_WHAT TO WORK ON_
Give back exactly the lines that run from the beginning of the entries to the line containing "Beautiful girl in", both included, and nothing else.
-------
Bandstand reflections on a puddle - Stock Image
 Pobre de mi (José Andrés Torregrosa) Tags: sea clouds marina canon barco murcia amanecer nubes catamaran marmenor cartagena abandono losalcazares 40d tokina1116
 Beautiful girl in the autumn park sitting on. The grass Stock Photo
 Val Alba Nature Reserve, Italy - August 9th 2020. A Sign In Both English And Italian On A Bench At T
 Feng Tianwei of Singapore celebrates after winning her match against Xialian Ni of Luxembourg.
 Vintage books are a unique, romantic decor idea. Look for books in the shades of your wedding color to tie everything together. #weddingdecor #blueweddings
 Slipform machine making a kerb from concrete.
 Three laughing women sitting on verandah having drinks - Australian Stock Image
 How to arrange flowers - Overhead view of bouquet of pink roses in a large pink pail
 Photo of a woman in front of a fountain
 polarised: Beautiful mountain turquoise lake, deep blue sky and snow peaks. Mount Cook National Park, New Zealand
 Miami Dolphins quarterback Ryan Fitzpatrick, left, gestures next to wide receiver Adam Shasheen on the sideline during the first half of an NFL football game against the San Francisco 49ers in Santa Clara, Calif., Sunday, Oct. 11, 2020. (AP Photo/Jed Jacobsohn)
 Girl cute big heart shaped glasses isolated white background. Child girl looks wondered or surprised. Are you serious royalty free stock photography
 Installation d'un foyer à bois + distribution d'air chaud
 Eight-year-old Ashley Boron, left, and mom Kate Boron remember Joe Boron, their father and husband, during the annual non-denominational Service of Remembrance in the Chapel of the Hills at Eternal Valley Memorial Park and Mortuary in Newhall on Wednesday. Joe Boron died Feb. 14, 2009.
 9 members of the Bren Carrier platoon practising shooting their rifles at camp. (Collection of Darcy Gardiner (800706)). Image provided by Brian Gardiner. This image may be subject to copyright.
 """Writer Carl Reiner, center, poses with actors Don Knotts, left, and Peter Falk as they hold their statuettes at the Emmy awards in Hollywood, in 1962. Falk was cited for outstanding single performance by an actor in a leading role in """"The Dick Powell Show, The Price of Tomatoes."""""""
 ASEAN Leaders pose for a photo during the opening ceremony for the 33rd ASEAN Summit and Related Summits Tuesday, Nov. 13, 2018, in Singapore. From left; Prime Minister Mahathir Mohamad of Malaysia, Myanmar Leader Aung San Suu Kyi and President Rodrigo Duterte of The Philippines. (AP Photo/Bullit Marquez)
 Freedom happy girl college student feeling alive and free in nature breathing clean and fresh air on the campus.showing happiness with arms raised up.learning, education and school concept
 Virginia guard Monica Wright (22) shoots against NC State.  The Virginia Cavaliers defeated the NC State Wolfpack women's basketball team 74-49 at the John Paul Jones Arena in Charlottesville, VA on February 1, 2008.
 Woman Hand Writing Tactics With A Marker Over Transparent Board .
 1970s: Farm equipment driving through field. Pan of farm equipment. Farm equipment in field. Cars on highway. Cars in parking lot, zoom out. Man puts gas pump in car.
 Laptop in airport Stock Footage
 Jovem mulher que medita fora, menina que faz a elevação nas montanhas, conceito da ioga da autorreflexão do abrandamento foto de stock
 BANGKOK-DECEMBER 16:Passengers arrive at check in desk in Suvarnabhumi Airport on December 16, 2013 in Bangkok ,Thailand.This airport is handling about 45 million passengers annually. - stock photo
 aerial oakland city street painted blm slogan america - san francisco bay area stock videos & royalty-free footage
-------
_YOUR SOLUTION_
Bandstand reflections on a puddle - Stock Image
 Pobre de mi (José Andrés Torregrosa) Tags: sea clouds marina canon barco murcia amanecer nubes catamaran marmenor cartagena abandono losalcazares 40d tokina1116
 Beautiful girl in the autumn park sitting on. The grass Stock Photo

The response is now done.